[SUPPLIED ENTRIES Boundary: Start]

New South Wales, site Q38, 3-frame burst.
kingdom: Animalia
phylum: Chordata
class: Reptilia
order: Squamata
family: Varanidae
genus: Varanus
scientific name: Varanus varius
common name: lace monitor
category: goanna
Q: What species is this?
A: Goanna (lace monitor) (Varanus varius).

[SUPPLIED ENTRIES Boundary: End]

• **YOUR ASSIGNMENT**
Only the lines from the one containing "family: Varanidae" through the last line of the records are to be set down, exactly as they appear.

• **PROBLEM SOLUTION**
family: Varanidae
genus: Varanus
scientific name: Varanus varius
common name: lace monitor
category: goanna
Q: What species is this?
A: Goanna (lace monitor) (Varanus varius).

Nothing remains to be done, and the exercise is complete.